Parkinson’s disease is caused primarily by loss of dopamergic (dopamine producing) nerve cells in a structure of the brain called the substantia nigra. This results in reduced levels of dopamine and inefficient activation of networks of nerve cells that initiate and control movement. Why do dopamergic nerve cells die?
Imagine a party is underway and all the components of the cell are happily dancing to the music. Mitochondria, who are waiters at the party, are handing out ATP energy drinks to keep the guests going. The organiser of the party, DNA, is pleased with how the party is progressing and plays another record. The cellular components continue to dance. Then something goes wrong. Mitochondria start serving drinks spiked with reactive oxidative species and the guests gradually get drunk; they no longer dance in a coordinated way. One group of guests at the party, alpha-synuclein, gather together in big clumps on the dance floor and prevent other guests from moving freely. Eventually DNA becomes intoxicated and plays increasingly erratic music; the guests dance wildly. This behaviour just won’t do! The apoptosis police are called into action and they start to shut down the party; guests are stopped from dancing and are arrested; DNA breaks down and the music fades. The cell dies.

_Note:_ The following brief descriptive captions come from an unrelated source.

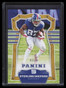 2017 Panini Gold 47 Sterling Shepard 3/10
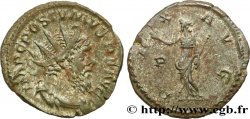 POSTUMUS Antoninien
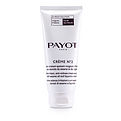 Payot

What is happening in cells?
Dopamergic nerves cells in the substantia nigra consume lots of energy. As a result they require the power plants of the cell, mitochondria, to work hard replacing the lost energy. A by-product of energy production are “oxidative reactive species”, which are highly reactive chemicals that could damage DNA and proteins. Therefore, dopamergic nerve cells are said to be under “oxidative stress” because there are lots of oxidative reactive species in these cells; if anything went wrong they are more susceptible to damage.
All cells have a fail-safe mechanism called “apoptosis” (or programmed cell death), which has evolved to prevent malfunctioning cells from accumulating damage to DNA and proteins that could potentially lead to uncontrolled cell division and other toxic affects. Once damage is detected and apoptosis is triggered, a cascade of events takes place within the cell to cause its self-destruction.
It has been shown in Parkinson’s disease there are two main causes identified so far that increase oxidative stress, damage cells, trigger apoptosis and ultimately results in loss of nerve cells. Inherited mutations or environmental agents that disrupt the function or physical structure of mitochondria can increase oxidative stress. Similarly, accumulation of the protein alpha-synuclein in Lewy bodies, a common feature of nerve cells in Parkinson’s, can lead to increased levels of oxidative stress and cellular damage.